The Germans are nudging both the Greeks and the Italians toward forming national unity governments. If successfully installed, the German hope is that these governments will be able to achieve four things.
  • Full implementation of EU-mandated austerity programs. The hope is that technocratic governments can force through policies that would be political suicide for a normal, elected government.

  • Constitutional amendments that would lock the states into somehow balancing their budgets. Germany needs these states to generate budget surpluses so they can whittle down their debt loads and mitigate their exposure to financial markets.

  • Approval of treaty changes that will allow European institutions far more intrusive access to national procedures; the goal of which is to allow the direct rewriting of budget procedures so that these states can never again engage in what the Germans see as fiscal irresponsibility.

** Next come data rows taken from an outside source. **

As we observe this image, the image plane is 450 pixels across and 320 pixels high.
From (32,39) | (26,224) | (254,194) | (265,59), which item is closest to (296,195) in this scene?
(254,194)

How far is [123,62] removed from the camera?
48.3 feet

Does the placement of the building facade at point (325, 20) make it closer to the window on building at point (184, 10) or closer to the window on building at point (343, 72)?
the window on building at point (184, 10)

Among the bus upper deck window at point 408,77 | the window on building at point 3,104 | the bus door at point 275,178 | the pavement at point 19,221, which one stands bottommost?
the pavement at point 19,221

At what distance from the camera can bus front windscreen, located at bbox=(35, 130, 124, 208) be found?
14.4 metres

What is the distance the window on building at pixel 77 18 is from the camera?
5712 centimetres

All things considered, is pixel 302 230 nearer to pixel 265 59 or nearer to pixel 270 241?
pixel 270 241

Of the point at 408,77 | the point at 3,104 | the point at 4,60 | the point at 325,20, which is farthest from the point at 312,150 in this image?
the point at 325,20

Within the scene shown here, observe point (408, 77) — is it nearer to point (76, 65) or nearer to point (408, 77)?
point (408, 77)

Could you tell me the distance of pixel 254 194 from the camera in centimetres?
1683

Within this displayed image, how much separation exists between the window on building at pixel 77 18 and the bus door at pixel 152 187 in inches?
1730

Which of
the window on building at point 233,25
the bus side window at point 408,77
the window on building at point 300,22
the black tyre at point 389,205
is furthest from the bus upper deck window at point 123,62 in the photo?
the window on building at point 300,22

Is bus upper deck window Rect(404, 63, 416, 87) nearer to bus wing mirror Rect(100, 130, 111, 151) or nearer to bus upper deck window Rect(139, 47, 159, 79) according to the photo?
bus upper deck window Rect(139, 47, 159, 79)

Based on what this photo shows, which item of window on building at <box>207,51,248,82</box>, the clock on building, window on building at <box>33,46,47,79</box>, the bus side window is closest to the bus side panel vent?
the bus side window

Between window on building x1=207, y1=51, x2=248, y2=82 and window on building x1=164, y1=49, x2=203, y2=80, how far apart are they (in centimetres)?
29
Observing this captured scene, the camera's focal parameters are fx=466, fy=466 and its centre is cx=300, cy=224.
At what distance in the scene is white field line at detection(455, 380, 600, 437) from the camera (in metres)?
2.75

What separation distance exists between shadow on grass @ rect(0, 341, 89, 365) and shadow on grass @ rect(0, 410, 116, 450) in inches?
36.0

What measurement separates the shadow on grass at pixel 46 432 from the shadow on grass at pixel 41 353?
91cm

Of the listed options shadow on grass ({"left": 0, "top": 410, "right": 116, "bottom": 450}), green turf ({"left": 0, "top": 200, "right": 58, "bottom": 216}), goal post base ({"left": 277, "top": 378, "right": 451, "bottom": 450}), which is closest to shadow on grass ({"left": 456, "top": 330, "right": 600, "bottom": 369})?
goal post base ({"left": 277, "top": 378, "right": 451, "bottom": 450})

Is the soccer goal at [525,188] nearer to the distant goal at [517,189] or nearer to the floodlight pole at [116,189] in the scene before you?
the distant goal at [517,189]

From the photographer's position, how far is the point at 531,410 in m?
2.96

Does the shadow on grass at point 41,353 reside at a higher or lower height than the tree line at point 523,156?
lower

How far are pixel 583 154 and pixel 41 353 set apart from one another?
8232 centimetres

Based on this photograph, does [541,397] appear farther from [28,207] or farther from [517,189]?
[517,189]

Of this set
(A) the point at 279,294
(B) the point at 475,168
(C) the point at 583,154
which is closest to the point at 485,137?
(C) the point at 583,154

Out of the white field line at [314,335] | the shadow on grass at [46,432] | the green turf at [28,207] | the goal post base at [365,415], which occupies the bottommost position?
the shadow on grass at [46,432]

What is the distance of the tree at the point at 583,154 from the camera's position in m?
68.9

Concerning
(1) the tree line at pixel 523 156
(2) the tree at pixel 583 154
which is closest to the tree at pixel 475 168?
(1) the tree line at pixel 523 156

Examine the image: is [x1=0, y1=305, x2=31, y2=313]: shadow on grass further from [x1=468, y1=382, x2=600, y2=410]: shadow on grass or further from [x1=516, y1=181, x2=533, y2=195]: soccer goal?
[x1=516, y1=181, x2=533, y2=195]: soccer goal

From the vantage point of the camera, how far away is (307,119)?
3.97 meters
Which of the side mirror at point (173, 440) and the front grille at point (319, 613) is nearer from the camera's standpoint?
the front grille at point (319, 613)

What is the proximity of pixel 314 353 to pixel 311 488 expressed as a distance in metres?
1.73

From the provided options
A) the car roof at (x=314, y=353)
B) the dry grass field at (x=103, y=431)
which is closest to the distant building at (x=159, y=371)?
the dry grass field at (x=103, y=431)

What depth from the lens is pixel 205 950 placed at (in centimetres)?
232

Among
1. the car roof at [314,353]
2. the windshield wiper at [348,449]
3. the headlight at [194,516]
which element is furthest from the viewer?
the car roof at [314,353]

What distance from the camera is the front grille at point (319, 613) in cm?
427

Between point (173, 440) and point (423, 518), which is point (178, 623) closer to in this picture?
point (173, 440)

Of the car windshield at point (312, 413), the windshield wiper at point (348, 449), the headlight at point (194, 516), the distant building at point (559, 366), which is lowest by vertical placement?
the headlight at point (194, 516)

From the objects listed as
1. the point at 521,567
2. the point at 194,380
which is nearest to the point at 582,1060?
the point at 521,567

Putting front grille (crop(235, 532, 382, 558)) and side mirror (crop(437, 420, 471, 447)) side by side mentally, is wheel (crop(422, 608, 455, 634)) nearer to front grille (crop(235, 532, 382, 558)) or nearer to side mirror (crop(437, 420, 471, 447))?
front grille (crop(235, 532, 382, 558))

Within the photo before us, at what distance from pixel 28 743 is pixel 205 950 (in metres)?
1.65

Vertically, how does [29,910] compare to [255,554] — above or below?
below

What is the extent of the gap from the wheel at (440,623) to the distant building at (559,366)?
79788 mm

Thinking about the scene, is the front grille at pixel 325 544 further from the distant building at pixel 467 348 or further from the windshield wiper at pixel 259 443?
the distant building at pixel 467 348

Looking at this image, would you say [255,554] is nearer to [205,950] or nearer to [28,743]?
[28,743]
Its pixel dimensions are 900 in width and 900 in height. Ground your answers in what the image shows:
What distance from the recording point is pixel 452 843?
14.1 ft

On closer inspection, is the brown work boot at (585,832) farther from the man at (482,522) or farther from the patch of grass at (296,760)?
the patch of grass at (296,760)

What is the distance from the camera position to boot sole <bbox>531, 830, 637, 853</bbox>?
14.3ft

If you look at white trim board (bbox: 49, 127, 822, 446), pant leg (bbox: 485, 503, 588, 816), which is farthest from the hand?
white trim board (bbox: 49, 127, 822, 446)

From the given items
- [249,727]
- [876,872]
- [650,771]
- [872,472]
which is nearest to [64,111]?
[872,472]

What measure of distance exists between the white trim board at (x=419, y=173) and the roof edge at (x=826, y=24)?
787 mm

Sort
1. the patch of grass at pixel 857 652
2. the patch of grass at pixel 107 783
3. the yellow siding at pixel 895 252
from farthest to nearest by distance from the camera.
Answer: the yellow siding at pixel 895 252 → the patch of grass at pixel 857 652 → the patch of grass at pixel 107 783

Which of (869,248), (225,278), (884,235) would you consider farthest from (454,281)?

  • Finally, Germans hope all of these things can be achieved without triggering elections. Berlin fears that any election now would be perceived in both Greece and Italy as a referendum on Europe in general, or specifically on German-inspired austerity measures, and that public rejection of Europe or austerity would bring down the entire European edifice.
That’s the plan, but there are several problems.

First, these governments must be successfully formed. Italian Prime Minister Silvio Berlusconi refuses to say on what date he will step aside. In Greece the main political parties, while eager to find someone to take the political heat for imposing austerity programs, have so far been unable to find a temporary prime minister willing to thereby end their political career.

Second, the parliament of even a technocratic government is not excused from the requirement of voting on austerity, treaty and constitutional revision packages. National unity governments sound nice, but the broad scope of changes the Germans are demanding mean that politics will not be held completely at bay.

Third, the citizens must not rebel. Europe is in an agitated state; strikes and unrest are the orders of the day. Governments — even national unity governments — seen as caving to the Germans are going to be challenged by citizens who do not wish to submit to the rules of a foreign state. The appeal for Germany of technocratic governments is that for a time they can ignore the people’s voice. Yet this approach could radicalize the populace, making it feel powerless and disenfranchised from a political process it already sees as being dominated by disconnected elites.

Fourth, changes agreed to by an interim government will not necessarily be honored by subsequent, more politically charged governments. European officials are attempting to force Greek parties to sign documents committing them to never challenge the austerity programs. So far, such efforts have been firmly rebuffed.

Finally, all of this has to happen without the markets bolting and thereby triggering immediate funding crises. This is perhaps the most dangerous catch. Germany needs these states to feel the financial heat, but too much pressure could result in financial destruction.

In the past 24 hours, Greece has struggled with the first, third and fourth problems; Italy with the first and fifth. At the time of this writing, Italian debt is trading at about 7.3 percent, nearly a full percent higher than it was a day earlier and more than the Serbian or even Namibian equivalent — and only aggressive ECB intervention this afternoon prevented a financial catastrophe.

It’s a delicate dance: Applying sufficient pressure to induce sharp changes, while the ECB provides a financial drip feed. The margin for error is very slim.